Using math to blend musical notes seamlessly
In music, “portamento” is a term that’s been used for hundreds of years, referring to the effect of gliding a note at one pitch into a note of a lower or higher pitch. But only instruments that can continuously vary in pitch—such as the human voice, string instruments, and trombones—can pull off the effect.
Now an MIT student has invented a novel algorithm that produces a portamento effect between any two audio signals in real-time. In experiments, the algorithm seamlessly merged various audio clips, such as a piano note gliding into a human voice, and one song blending into another. His paper describing the algorithm won the “best student paper” award at the recent International Conference on Digital Audio Effects.

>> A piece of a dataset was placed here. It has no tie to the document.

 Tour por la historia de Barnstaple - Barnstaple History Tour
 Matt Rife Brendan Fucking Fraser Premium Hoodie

The algorithm relies on “optimal transport,” a geometry-based framework that determines the most efficient ways to move objects—or data points—between multiple origin and destination configurations. Formulated in the 1700s, the framework has been applied to supply chains, fluid dynamics, image alignment, 3-D modeling, computer graphics, and more.
In work that originated in a class project, Trevor Henderson, now a graduate student in computer science, applied optimal transport to interpolating audio signals—or blending one signal into another. The algorithm first breaks the audio signals into brief segments. Then, it finds the optimal way to move the pitches in each segment to pitches in the other signal, to produce the smooth glide of the portamento effect. The algorithm also includes specialized techniques to maintain the fidelity of the audio signal as it transitions.

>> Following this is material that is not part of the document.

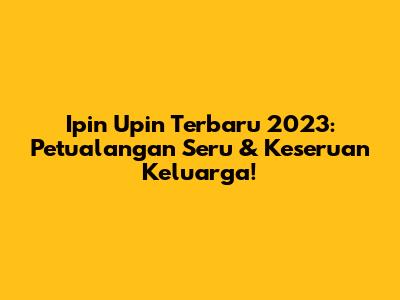 Ipin Upin Terbaru 2023: Petualangan Seru & Keseruan Keluarga!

“Optimal transport is used here to determine how to map pitches in one sound to the pitches in the other,” says Henderson, a classically trained organist who performs electronic music and has been a DJ on WMBR 88.1, MIT’s radio station. “If it’s transforming one chord into a chord with a different harmony, or with more notes, for instance, the notes will split from the first chord and find a position to seamlessly glide to in the other chord.”
According to Henderson, this is one of the first techniques to apply optimal transport to transforming audio signals. He has already used the algorithm to build equipment that seamlessly transitions between songs on his radio show. DJs could also use the equipment to transition between tracks during live performances. Other musicians might use it to blend instruments and voice on stage or in the studio.
Henderson’s co-author on the paper is Justin Solomon, an X-Consortium Career Development Assistant Professor in the Department of Electrical Engineering and Computer Science. Solomon—who also plays cello and piano—leads the Geometric Data Processing Group in the Computer Science and Artificial Intelligence Laboratory (CSAIL) and is a member of the Center for Computational Engineering.
Henderson took Solomon’s class, 6.838 (Shape Analysis), which tasks students with applying geometric tools like optimal transport to real-world applications. Student projects usually focus on 3-D shapes from virtual reality or computer graphics. So Henderson’s project came as a surprise to Solomon. “Trevor saw an abstract connection between geometry and moving frequencies around in audio signals to create a portamento effect,” Solomon says. “He was in and out of my office all semester with DJ equipment. It wasn’t what I expected to see, but it was pretty entertaining.”